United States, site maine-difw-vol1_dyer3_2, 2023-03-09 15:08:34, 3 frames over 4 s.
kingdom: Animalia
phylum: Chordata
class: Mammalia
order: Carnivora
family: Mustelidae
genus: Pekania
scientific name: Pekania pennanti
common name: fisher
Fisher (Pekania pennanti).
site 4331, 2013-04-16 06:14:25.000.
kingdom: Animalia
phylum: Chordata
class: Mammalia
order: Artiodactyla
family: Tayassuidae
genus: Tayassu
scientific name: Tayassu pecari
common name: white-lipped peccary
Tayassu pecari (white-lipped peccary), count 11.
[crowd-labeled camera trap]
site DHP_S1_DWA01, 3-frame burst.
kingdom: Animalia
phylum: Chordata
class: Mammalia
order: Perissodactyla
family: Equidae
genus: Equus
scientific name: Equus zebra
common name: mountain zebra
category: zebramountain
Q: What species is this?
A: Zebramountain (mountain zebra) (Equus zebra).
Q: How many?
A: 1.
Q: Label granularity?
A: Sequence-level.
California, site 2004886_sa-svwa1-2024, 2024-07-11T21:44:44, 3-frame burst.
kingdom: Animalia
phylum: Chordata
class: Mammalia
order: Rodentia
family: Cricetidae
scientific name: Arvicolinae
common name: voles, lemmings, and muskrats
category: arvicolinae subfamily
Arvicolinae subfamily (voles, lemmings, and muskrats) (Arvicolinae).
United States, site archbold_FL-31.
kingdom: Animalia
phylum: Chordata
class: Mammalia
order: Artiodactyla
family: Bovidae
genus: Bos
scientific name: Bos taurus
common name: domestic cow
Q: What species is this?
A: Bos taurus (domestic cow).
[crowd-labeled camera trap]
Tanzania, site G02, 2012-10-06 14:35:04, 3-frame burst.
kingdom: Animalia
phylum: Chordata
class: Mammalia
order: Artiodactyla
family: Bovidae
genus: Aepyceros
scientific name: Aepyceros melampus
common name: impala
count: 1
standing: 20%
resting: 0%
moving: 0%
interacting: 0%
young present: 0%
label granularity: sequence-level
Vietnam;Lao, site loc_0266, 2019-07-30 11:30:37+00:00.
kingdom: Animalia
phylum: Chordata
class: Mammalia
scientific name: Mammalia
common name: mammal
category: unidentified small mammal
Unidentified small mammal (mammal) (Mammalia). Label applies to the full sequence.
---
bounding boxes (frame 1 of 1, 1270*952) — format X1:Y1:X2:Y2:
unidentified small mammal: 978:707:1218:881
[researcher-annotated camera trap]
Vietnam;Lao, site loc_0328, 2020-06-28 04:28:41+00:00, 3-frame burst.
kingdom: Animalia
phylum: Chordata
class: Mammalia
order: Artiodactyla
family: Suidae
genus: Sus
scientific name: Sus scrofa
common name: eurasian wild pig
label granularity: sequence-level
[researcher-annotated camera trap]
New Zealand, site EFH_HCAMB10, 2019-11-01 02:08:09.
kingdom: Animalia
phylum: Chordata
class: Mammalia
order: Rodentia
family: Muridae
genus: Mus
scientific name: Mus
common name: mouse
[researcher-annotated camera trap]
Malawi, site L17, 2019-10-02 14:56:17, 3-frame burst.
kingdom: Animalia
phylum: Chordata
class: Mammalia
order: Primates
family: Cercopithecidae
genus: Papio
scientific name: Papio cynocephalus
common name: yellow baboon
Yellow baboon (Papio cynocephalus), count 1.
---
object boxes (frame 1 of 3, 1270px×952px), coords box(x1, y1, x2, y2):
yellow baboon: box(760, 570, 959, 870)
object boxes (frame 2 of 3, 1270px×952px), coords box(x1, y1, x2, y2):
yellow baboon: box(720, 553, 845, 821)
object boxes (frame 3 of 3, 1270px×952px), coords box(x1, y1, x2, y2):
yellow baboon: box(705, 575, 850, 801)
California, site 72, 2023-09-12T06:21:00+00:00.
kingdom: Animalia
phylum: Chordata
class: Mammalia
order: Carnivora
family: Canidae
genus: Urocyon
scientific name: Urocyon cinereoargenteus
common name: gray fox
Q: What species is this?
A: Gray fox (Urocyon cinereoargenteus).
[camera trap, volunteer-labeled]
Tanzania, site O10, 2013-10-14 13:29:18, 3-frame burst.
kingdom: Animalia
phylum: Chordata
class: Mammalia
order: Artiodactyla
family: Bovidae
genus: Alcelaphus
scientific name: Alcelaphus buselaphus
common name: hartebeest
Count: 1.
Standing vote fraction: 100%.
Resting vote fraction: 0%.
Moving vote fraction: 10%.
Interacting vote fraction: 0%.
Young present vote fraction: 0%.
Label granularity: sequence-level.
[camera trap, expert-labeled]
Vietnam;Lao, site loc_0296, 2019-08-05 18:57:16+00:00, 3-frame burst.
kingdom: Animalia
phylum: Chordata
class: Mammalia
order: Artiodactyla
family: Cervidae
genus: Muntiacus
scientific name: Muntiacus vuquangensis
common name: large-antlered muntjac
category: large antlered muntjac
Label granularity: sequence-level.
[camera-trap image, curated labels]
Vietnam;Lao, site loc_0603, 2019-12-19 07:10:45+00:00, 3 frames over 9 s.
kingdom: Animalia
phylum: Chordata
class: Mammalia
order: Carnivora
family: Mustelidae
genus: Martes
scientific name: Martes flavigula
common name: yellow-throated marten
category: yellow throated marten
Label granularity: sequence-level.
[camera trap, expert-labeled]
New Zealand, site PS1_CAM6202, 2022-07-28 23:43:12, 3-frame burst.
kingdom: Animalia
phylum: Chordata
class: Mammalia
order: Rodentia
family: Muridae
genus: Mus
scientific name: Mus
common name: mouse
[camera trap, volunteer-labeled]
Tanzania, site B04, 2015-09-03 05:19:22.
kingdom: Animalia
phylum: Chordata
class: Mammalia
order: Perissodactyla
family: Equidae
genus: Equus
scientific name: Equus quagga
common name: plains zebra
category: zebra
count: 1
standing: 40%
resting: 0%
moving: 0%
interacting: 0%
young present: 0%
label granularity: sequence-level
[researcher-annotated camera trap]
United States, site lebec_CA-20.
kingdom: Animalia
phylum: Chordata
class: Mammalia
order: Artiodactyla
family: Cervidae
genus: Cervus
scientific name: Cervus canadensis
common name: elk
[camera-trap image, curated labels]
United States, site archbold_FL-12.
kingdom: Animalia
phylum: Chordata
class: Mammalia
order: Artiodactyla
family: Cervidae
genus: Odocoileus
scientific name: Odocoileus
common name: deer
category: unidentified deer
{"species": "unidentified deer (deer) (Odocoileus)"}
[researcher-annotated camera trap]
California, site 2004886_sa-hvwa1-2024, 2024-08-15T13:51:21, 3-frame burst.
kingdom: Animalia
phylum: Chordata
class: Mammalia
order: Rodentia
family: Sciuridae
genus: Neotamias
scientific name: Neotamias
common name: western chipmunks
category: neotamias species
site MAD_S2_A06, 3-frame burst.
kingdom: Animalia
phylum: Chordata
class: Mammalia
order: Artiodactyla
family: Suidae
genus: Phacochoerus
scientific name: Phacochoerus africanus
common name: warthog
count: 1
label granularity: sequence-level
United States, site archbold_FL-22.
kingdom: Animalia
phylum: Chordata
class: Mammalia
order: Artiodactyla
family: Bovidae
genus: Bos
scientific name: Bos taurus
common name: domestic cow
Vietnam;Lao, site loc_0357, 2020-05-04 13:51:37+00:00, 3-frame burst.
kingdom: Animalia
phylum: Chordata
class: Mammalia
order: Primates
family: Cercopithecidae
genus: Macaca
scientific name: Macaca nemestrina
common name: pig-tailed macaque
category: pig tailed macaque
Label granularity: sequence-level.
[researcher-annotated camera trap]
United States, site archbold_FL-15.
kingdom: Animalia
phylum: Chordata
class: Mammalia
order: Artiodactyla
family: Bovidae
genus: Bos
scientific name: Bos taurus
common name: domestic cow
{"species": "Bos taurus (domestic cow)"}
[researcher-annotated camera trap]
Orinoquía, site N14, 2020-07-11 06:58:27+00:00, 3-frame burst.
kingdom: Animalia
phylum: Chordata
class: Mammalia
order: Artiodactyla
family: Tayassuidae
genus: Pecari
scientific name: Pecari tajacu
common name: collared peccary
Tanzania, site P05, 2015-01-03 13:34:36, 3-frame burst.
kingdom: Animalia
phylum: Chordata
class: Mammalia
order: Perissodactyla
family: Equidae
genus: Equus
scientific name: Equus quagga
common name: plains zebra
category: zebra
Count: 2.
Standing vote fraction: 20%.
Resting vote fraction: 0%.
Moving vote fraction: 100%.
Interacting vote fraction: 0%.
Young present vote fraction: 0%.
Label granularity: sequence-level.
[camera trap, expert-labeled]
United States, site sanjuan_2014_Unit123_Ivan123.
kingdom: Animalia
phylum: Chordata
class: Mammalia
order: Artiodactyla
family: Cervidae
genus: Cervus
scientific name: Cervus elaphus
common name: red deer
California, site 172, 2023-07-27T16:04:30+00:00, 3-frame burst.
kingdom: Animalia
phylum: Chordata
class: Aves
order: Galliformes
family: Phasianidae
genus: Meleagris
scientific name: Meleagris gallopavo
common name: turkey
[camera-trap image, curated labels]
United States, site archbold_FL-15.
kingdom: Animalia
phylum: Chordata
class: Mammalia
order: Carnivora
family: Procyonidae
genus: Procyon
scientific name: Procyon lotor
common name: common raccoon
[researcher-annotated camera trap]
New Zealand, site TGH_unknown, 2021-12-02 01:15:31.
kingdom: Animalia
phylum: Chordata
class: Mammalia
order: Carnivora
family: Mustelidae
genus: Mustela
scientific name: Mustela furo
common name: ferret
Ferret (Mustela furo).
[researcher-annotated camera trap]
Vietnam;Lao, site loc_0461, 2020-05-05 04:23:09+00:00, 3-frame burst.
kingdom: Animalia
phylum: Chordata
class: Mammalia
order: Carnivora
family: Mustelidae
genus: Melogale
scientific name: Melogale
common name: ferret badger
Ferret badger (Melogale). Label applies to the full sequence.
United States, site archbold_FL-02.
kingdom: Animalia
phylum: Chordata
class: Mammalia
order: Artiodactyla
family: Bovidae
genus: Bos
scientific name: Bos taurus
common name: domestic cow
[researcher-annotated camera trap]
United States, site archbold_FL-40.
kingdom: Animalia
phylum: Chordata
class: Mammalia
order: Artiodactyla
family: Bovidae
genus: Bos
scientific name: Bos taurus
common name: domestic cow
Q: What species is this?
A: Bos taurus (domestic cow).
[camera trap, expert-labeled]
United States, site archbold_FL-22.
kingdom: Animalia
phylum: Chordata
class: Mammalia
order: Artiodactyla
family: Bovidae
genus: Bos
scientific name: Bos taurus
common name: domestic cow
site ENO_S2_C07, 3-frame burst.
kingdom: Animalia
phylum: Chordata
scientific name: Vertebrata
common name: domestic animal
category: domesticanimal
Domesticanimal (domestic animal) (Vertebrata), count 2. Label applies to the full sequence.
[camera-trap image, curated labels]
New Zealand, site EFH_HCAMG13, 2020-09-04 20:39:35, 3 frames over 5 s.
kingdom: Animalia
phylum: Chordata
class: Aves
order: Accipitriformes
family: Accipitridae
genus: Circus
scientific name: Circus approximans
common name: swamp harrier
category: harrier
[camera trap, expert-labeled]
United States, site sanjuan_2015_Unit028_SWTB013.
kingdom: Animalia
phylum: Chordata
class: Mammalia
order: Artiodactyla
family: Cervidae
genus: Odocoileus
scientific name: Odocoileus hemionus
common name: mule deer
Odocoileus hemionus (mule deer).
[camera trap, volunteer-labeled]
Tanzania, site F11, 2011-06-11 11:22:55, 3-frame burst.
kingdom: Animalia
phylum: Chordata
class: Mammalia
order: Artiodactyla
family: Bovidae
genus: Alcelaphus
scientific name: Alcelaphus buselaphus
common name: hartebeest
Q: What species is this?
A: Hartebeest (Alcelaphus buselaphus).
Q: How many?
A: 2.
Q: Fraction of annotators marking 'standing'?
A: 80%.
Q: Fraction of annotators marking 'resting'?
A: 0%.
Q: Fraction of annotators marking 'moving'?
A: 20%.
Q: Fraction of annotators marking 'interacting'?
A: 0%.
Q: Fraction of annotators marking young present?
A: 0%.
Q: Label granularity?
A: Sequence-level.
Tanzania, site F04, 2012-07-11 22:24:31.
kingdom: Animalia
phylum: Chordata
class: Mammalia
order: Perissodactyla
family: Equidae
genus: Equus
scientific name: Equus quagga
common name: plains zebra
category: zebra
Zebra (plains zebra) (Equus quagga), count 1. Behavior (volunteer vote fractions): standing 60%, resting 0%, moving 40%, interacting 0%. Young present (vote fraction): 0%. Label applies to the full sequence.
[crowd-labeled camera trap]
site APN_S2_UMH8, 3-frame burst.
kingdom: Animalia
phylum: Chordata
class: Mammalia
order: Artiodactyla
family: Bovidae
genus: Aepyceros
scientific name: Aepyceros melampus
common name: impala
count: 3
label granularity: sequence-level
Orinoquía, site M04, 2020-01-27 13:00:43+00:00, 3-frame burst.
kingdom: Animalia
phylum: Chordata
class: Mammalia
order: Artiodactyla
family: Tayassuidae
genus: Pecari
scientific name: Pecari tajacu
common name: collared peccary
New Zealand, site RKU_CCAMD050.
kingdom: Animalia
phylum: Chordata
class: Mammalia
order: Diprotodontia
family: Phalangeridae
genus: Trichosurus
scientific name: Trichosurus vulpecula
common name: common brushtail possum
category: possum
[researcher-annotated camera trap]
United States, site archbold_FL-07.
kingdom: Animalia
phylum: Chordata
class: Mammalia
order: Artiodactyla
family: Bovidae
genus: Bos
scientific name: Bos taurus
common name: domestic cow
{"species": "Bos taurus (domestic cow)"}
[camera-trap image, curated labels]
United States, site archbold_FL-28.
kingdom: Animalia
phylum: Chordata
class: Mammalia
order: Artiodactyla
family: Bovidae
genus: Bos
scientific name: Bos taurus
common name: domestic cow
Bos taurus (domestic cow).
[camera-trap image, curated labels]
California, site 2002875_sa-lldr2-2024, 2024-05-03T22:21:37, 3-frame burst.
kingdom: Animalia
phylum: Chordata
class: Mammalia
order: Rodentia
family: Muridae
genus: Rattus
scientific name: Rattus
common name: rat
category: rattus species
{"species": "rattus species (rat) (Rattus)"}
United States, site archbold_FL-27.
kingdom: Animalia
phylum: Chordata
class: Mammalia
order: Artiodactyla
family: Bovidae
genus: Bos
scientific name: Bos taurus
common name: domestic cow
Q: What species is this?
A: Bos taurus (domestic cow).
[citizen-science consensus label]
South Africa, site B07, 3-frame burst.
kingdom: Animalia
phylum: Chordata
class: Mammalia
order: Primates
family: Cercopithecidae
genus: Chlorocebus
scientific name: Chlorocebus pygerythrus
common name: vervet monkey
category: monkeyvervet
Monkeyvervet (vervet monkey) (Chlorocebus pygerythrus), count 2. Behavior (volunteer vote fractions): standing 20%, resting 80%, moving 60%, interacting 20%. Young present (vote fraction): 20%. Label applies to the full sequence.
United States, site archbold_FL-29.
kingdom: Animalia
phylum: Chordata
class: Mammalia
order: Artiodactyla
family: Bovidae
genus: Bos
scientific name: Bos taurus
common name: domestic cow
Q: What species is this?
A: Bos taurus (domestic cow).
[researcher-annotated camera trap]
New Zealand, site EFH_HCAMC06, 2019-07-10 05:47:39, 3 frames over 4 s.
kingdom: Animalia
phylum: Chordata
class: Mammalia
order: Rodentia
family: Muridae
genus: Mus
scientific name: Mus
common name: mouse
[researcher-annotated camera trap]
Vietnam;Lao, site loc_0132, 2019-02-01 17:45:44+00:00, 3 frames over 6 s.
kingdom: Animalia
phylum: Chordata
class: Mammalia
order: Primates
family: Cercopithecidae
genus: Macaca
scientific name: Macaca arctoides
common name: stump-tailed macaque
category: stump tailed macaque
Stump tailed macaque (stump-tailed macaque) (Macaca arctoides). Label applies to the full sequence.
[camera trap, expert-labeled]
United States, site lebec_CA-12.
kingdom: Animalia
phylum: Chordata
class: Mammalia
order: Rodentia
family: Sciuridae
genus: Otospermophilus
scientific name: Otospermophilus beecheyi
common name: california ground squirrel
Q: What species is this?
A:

···

(What you are asked to do)
Note each line above that contains "marking" and copy it out.

(Task result)
Q: Fraction of annotators marking 'standing'?
Q: Fraction of annotators marking 'resting'?
Q: Fraction of annotators marking 'moving'?
Q: Fraction of annotators marking 'interacting'?
Q: Fraction of annotators marking young present?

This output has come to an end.